The journey of accepting that you need help, welcoming that in your life, and allowing yourself to grow for the good of your wellbeing is definitely not easy by any means. When I decided I wanted to help myself, I also decided that I wanted to help others as well. I wanted to help others who have experienced such situations similar to mine.

I started small by advocating in my school for better mental health resources for students and staff such as: yoga, a therapy dog, lessons on how to better manage our mental health, mindfulness classes, and meditations. I advocated for the need for less stress on students when it came to classes and better accommodations within the school to help those who need access to mental health flexibilities such as: late work, more time on exams, and mental health days.

Once I got myself started in school, I began advocating throughout my county. I joined my county's Human Rights Student Leadership Council on behalf of my school and community with the goal to advocate for better mental health equality and equity in the school system and the community. In addition, I spoke at the Human Rights Commissions Board meeting to continue to carry out that goal.

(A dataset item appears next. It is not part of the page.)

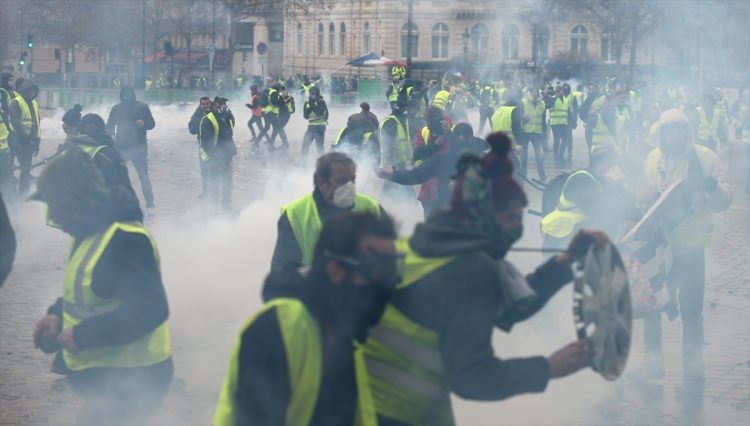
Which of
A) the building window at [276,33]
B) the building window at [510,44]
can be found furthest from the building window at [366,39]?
the building window at [276,33]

I decided to join the Poor People's Campaign of North Carolina while focusing on health equality and equity because of how I have seen those who are economically challenged oftentimes not be able to afford the health care they need. For instance, many teens in our community struggle with underlying mental health conditions, but treatment for these conditions are expensive and oftentimes most families can not afford the necessary and appropriate treatments.

After seeing too many teens suffer, and sometimes even take their own life, I decided that I must be an advocate for not only mental health and disabilities, but also for health care equality, equity, and rights. Healthcare is a human right, not a privilege. It should be available to all, not just those who have the economic privilege to have it available to them.